Inflation: Impact has been visible globally – Lloyds Bank

Research Team at Lloyds Bank points out that the impact on inflation trends has been visible globally. 

Key Quotes

“Following a benign start to the year, Brent crude oil prices turned down in early March, falling below $51. Sentiment was driven lower by signs that US crude oil stocks have been accumulating more quickly than typical seasonal builds and that the resolve of major producers to deliver agreed production cuts may be wavering. If sustained, current price levels of around $52 per barrel – while still up relative to those prevailing in early 2016 – would limit the upward push to inflation dynamics globally. The bulk of these energy-related base effects are expected to run their course during 2017 Q1, however.”

“Headline inflation in the euro area rose to 2.0% y/y on February’s ‘flash’ estimate, the fastest since January 2013, with energy continuing to drive the latest increase. However, underlying ‘core’ inflation – outside of energy and food prices – was flat at 0.9% y/y, in line with its average since 2013. The durability of the euro area inflation upturn beyond 2017 remains contingent on stronger readings for ‘core’ inflation that have hitherto failed to react to ongoing ECB stimulus.”

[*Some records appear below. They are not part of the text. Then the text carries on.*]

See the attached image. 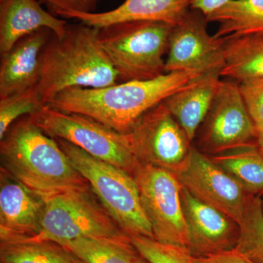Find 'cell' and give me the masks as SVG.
Listing matches in <instances>:
<instances>
[{"label": "cell", "instance_id": "1", "mask_svg": "<svg viewBox=\"0 0 263 263\" xmlns=\"http://www.w3.org/2000/svg\"><path fill=\"white\" fill-rule=\"evenodd\" d=\"M1 171L46 200L63 194L91 190L56 140L29 116L10 127L0 143Z\"/></svg>", "mask_w": 263, "mask_h": 263}, {"label": "cell", "instance_id": "2", "mask_svg": "<svg viewBox=\"0 0 263 263\" xmlns=\"http://www.w3.org/2000/svg\"><path fill=\"white\" fill-rule=\"evenodd\" d=\"M201 76L193 72H166L151 80L125 81L99 89L70 88L47 105L92 118L127 134L147 112Z\"/></svg>", "mask_w": 263, "mask_h": 263}, {"label": "cell", "instance_id": "3", "mask_svg": "<svg viewBox=\"0 0 263 263\" xmlns=\"http://www.w3.org/2000/svg\"><path fill=\"white\" fill-rule=\"evenodd\" d=\"M100 29L84 24L67 25L45 46L41 77L36 86L41 104L73 87L99 89L118 84L119 75L98 41Z\"/></svg>", "mask_w": 263, "mask_h": 263}, {"label": "cell", "instance_id": "4", "mask_svg": "<svg viewBox=\"0 0 263 263\" xmlns=\"http://www.w3.org/2000/svg\"><path fill=\"white\" fill-rule=\"evenodd\" d=\"M173 28L162 22H121L100 29L98 41L119 81L151 80L166 73Z\"/></svg>", "mask_w": 263, "mask_h": 263}, {"label": "cell", "instance_id": "5", "mask_svg": "<svg viewBox=\"0 0 263 263\" xmlns=\"http://www.w3.org/2000/svg\"><path fill=\"white\" fill-rule=\"evenodd\" d=\"M93 193L118 226L128 236L155 238L145 214L134 177L117 166L99 160L65 140L54 138Z\"/></svg>", "mask_w": 263, "mask_h": 263}, {"label": "cell", "instance_id": "6", "mask_svg": "<svg viewBox=\"0 0 263 263\" xmlns=\"http://www.w3.org/2000/svg\"><path fill=\"white\" fill-rule=\"evenodd\" d=\"M43 133L65 140L99 160L114 164L133 176L141 162L132 152L126 134L118 133L92 118L44 105L29 116Z\"/></svg>", "mask_w": 263, "mask_h": 263}, {"label": "cell", "instance_id": "7", "mask_svg": "<svg viewBox=\"0 0 263 263\" xmlns=\"http://www.w3.org/2000/svg\"><path fill=\"white\" fill-rule=\"evenodd\" d=\"M92 190L57 195L46 200L41 230L32 238L58 243L85 238L127 235L119 228Z\"/></svg>", "mask_w": 263, "mask_h": 263}, {"label": "cell", "instance_id": "8", "mask_svg": "<svg viewBox=\"0 0 263 263\" xmlns=\"http://www.w3.org/2000/svg\"><path fill=\"white\" fill-rule=\"evenodd\" d=\"M133 176L155 239L189 248L190 236L181 201L182 185L177 175L140 163Z\"/></svg>", "mask_w": 263, "mask_h": 263}, {"label": "cell", "instance_id": "9", "mask_svg": "<svg viewBox=\"0 0 263 263\" xmlns=\"http://www.w3.org/2000/svg\"><path fill=\"white\" fill-rule=\"evenodd\" d=\"M126 136L141 163L167 170L177 176L187 167L192 141L164 102L143 115Z\"/></svg>", "mask_w": 263, "mask_h": 263}, {"label": "cell", "instance_id": "10", "mask_svg": "<svg viewBox=\"0 0 263 263\" xmlns=\"http://www.w3.org/2000/svg\"><path fill=\"white\" fill-rule=\"evenodd\" d=\"M202 127L200 145L212 155L257 144L258 133L234 81H220Z\"/></svg>", "mask_w": 263, "mask_h": 263}, {"label": "cell", "instance_id": "11", "mask_svg": "<svg viewBox=\"0 0 263 263\" xmlns=\"http://www.w3.org/2000/svg\"><path fill=\"white\" fill-rule=\"evenodd\" d=\"M206 17L190 9L170 36L165 72H193L203 74L220 71L224 65V37L210 35Z\"/></svg>", "mask_w": 263, "mask_h": 263}, {"label": "cell", "instance_id": "12", "mask_svg": "<svg viewBox=\"0 0 263 263\" xmlns=\"http://www.w3.org/2000/svg\"><path fill=\"white\" fill-rule=\"evenodd\" d=\"M178 177L194 197L240 224L249 194L210 157L193 146L187 167Z\"/></svg>", "mask_w": 263, "mask_h": 263}, {"label": "cell", "instance_id": "13", "mask_svg": "<svg viewBox=\"0 0 263 263\" xmlns=\"http://www.w3.org/2000/svg\"><path fill=\"white\" fill-rule=\"evenodd\" d=\"M183 214L187 226L189 249L195 257H205L236 247L239 224L226 214L181 189Z\"/></svg>", "mask_w": 263, "mask_h": 263}, {"label": "cell", "instance_id": "14", "mask_svg": "<svg viewBox=\"0 0 263 263\" xmlns=\"http://www.w3.org/2000/svg\"><path fill=\"white\" fill-rule=\"evenodd\" d=\"M46 201L1 171L0 242L32 238L39 233Z\"/></svg>", "mask_w": 263, "mask_h": 263}, {"label": "cell", "instance_id": "15", "mask_svg": "<svg viewBox=\"0 0 263 263\" xmlns=\"http://www.w3.org/2000/svg\"><path fill=\"white\" fill-rule=\"evenodd\" d=\"M53 33L41 29L19 40L1 55L0 98L36 87L41 77L43 49Z\"/></svg>", "mask_w": 263, "mask_h": 263}, {"label": "cell", "instance_id": "16", "mask_svg": "<svg viewBox=\"0 0 263 263\" xmlns=\"http://www.w3.org/2000/svg\"><path fill=\"white\" fill-rule=\"evenodd\" d=\"M193 0H124L115 9L103 13L70 12L58 16L74 18L81 23L101 29L110 24L127 22H162L171 26L182 22Z\"/></svg>", "mask_w": 263, "mask_h": 263}, {"label": "cell", "instance_id": "17", "mask_svg": "<svg viewBox=\"0 0 263 263\" xmlns=\"http://www.w3.org/2000/svg\"><path fill=\"white\" fill-rule=\"evenodd\" d=\"M67 25L43 9L37 0L0 2V53H8L19 40L39 29H50L62 37Z\"/></svg>", "mask_w": 263, "mask_h": 263}, {"label": "cell", "instance_id": "18", "mask_svg": "<svg viewBox=\"0 0 263 263\" xmlns=\"http://www.w3.org/2000/svg\"><path fill=\"white\" fill-rule=\"evenodd\" d=\"M220 77V71L204 74L164 101L192 142L210 110Z\"/></svg>", "mask_w": 263, "mask_h": 263}, {"label": "cell", "instance_id": "19", "mask_svg": "<svg viewBox=\"0 0 263 263\" xmlns=\"http://www.w3.org/2000/svg\"><path fill=\"white\" fill-rule=\"evenodd\" d=\"M221 76L241 84L263 78V34L224 37Z\"/></svg>", "mask_w": 263, "mask_h": 263}, {"label": "cell", "instance_id": "20", "mask_svg": "<svg viewBox=\"0 0 263 263\" xmlns=\"http://www.w3.org/2000/svg\"><path fill=\"white\" fill-rule=\"evenodd\" d=\"M206 19L219 25L217 37L263 34V0H230Z\"/></svg>", "mask_w": 263, "mask_h": 263}, {"label": "cell", "instance_id": "21", "mask_svg": "<svg viewBox=\"0 0 263 263\" xmlns=\"http://www.w3.org/2000/svg\"><path fill=\"white\" fill-rule=\"evenodd\" d=\"M60 245L82 263H134L140 256L128 235L85 237Z\"/></svg>", "mask_w": 263, "mask_h": 263}, {"label": "cell", "instance_id": "22", "mask_svg": "<svg viewBox=\"0 0 263 263\" xmlns=\"http://www.w3.org/2000/svg\"><path fill=\"white\" fill-rule=\"evenodd\" d=\"M211 158L249 195H263V155L257 145L243 147Z\"/></svg>", "mask_w": 263, "mask_h": 263}, {"label": "cell", "instance_id": "23", "mask_svg": "<svg viewBox=\"0 0 263 263\" xmlns=\"http://www.w3.org/2000/svg\"><path fill=\"white\" fill-rule=\"evenodd\" d=\"M0 262L82 263L57 242L33 239L0 242Z\"/></svg>", "mask_w": 263, "mask_h": 263}, {"label": "cell", "instance_id": "24", "mask_svg": "<svg viewBox=\"0 0 263 263\" xmlns=\"http://www.w3.org/2000/svg\"><path fill=\"white\" fill-rule=\"evenodd\" d=\"M239 228L235 249L252 262L263 263V202L259 195H248Z\"/></svg>", "mask_w": 263, "mask_h": 263}, {"label": "cell", "instance_id": "25", "mask_svg": "<svg viewBox=\"0 0 263 263\" xmlns=\"http://www.w3.org/2000/svg\"><path fill=\"white\" fill-rule=\"evenodd\" d=\"M141 257L150 263H195L187 247L162 243L146 236L129 237Z\"/></svg>", "mask_w": 263, "mask_h": 263}, {"label": "cell", "instance_id": "26", "mask_svg": "<svg viewBox=\"0 0 263 263\" xmlns=\"http://www.w3.org/2000/svg\"><path fill=\"white\" fill-rule=\"evenodd\" d=\"M43 105L38 98L36 88L0 98V140L19 119L34 115Z\"/></svg>", "mask_w": 263, "mask_h": 263}, {"label": "cell", "instance_id": "27", "mask_svg": "<svg viewBox=\"0 0 263 263\" xmlns=\"http://www.w3.org/2000/svg\"><path fill=\"white\" fill-rule=\"evenodd\" d=\"M239 86L257 133H263V78L246 81Z\"/></svg>", "mask_w": 263, "mask_h": 263}, {"label": "cell", "instance_id": "28", "mask_svg": "<svg viewBox=\"0 0 263 263\" xmlns=\"http://www.w3.org/2000/svg\"><path fill=\"white\" fill-rule=\"evenodd\" d=\"M57 15L70 12H95L97 0H40Z\"/></svg>", "mask_w": 263, "mask_h": 263}, {"label": "cell", "instance_id": "29", "mask_svg": "<svg viewBox=\"0 0 263 263\" xmlns=\"http://www.w3.org/2000/svg\"><path fill=\"white\" fill-rule=\"evenodd\" d=\"M195 263H254L234 248L205 257H195Z\"/></svg>", "mask_w": 263, "mask_h": 263}, {"label": "cell", "instance_id": "30", "mask_svg": "<svg viewBox=\"0 0 263 263\" xmlns=\"http://www.w3.org/2000/svg\"><path fill=\"white\" fill-rule=\"evenodd\" d=\"M229 1L230 0H193L190 9L199 10L208 17Z\"/></svg>", "mask_w": 263, "mask_h": 263}, {"label": "cell", "instance_id": "31", "mask_svg": "<svg viewBox=\"0 0 263 263\" xmlns=\"http://www.w3.org/2000/svg\"><path fill=\"white\" fill-rule=\"evenodd\" d=\"M257 146H258L259 151L263 155V133L258 134V138H257Z\"/></svg>", "mask_w": 263, "mask_h": 263}, {"label": "cell", "instance_id": "32", "mask_svg": "<svg viewBox=\"0 0 263 263\" xmlns=\"http://www.w3.org/2000/svg\"><path fill=\"white\" fill-rule=\"evenodd\" d=\"M134 263H150L148 262V261L146 260V259L143 258V257H141V255L137 258L136 260L135 261Z\"/></svg>", "mask_w": 263, "mask_h": 263}, {"label": "cell", "instance_id": "33", "mask_svg": "<svg viewBox=\"0 0 263 263\" xmlns=\"http://www.w3.org/2000/svg\"><path fill=\"white\" fill-rule=\"evenodd\" d=\"M4 1V0H0V2Z\"/></svg>", "mask_w": 263, "mask_h": 263}, {"label": "cell", "instance_id": "34", "mask_svg": "<svg viewBox=\"0 0 263 263\" xmlns=\"http://www.w3.org/2000/svg\"><path fill=\"white\" fill-rule=\"evenodd\" d=\"M97 1H98V0H97Z\"/></svg>", "mask_w": 263, "mask_h": 263}]
</instances>
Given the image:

“US headline inflation has also been tracking higher but now appears to be approaching a local peak. Data for February saw CPI inflation reach 2.7% y/y, the highest since March 2012. Outside of the influences of food and energy costs, ‘core’ inflation also remains considerably higher than in the euro area, with the 2.2% y/y reading in February in line with the average observed since 2016. That ongoing relative ‘core’ resilience has underpinned higher relative levels of US market-implied inflation expectations against those for the euro area, even as readings have recently dipped a little globally. UK inflation expectations notably remain stretched. The post-referendum weakness of the currency, alongside the ongoing resilience of UK economic activity as monetary policy remains highly accommodative, both pose UK-specific upside inflation risks.”

“To be sure, sterling weakness already in train – a 19% fall since the 2015 peak on a trade-weighted basis – will aid the recovery of headline CPI inflation to the BoE’s 2% target and beyond. After January’s reading of 1.8% y/y, inflation is likely to push sharply higher over the course of 2017, clearing the 2% target in February. While non-energy import costs will henceforth be the dominant driver, increases in domestic gas and electricity tariffs will also play a part. Weakening underlying cost pressures in the second half of 2017 should provide some offset as growth in the economy slows modestly and reduced labour market tightness limits the overshoot relative to target. Still, compared with the BoE’s February projections – where CPI peaks at 2.8% in 2018 Q2 – our larger projected overshoot, peaking at 3.3%, comes earlier and proves more difficult for the economy to shake off.”